(RECORDS PROVIDED)
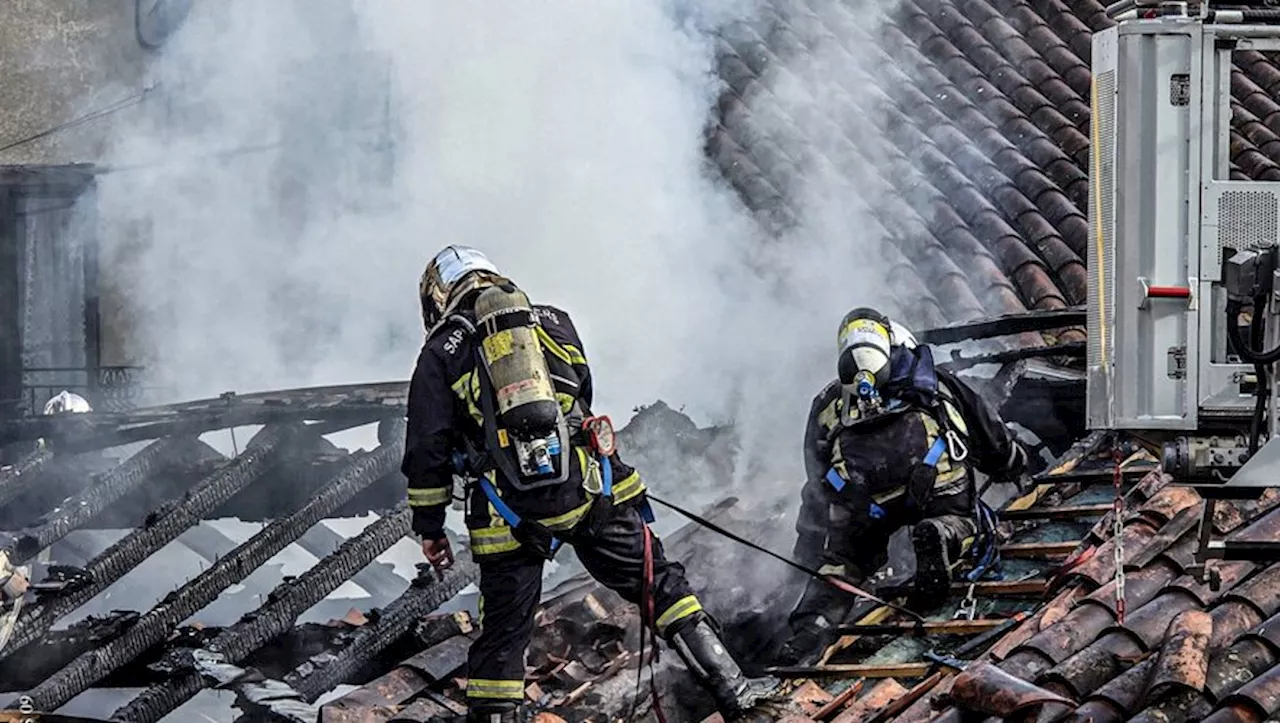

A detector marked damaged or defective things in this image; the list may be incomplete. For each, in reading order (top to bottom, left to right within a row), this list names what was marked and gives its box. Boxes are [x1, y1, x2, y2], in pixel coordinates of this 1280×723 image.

charred wooden beam [0, 442, 52, 509]
charred wooden beam [1, 435, 195, 563]
burnt rafter [1, 435, 195, 563]
charred wooden beam [1, 424, 302, 655]
burnt rafter [1, 422, 307, 660]
burnt rafter [0, 378, 407, 450]
charred wooden beam [12, 419, 404, 711]
burnt rafter [13, 422, 404, 711]
burnt rafter [112, 501, 414, 721]
charred wooden beam [113, 501, 414, 721]
charred wooden beam [282, 555, 478, 701]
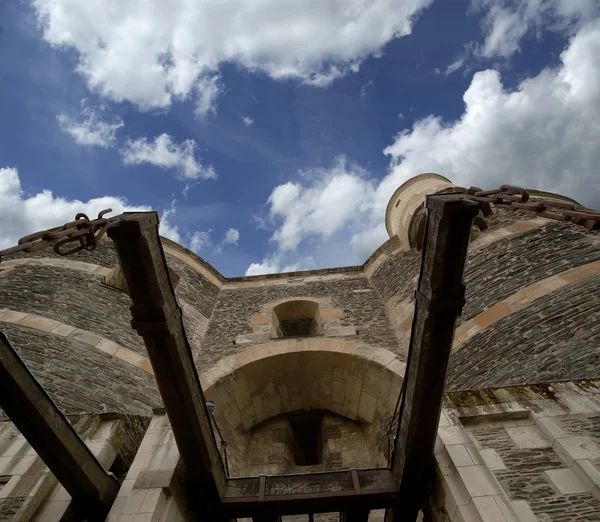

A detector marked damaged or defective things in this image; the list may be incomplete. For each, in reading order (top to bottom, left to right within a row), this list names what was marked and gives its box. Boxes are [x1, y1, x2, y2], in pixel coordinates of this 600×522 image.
(End RECORDS PROVIDED)
WHAT IS EXPECTED => Print the material above verbatim, no images.

ANSWER BOX =>
A detector marked damaged or defective things in this image; the list may be incomplete. For each, in reading order (top to bottom, left to right within a row), this list names what was marked and gives its box. Boxes are [x1, y1, x2, y2], in pixel coordinates of this 1280×723 image.

charred wooden beam [0, 442, 52, 509]
charred wooden beam [1, 435, 195, 563]
burnt rafter [1, 435, 195, 563]
charred wooden beam [1, 424, 302, 655]
burnt rafter [1, 422, 307, 660]
burnt rafter [0, 378, 407, 450]
charred wooden beam [12, 419, 404, 711]
burnt rafter [13, 422, 404, 711]
burnt rafter [112, 501, 414, 721]
charred wooden beam [113, 501, 414, 721]
charred wooden beam [282, 555, 478, 701]

A detector marked damaged or defective things in this image; the list may be incomplete. For each, in reading order (top to bottom, left to right within a row), this list names what was marked and gives its box. Boxes are [x1, y1, x2, y2], in pixel coordinates of this 600×522 image.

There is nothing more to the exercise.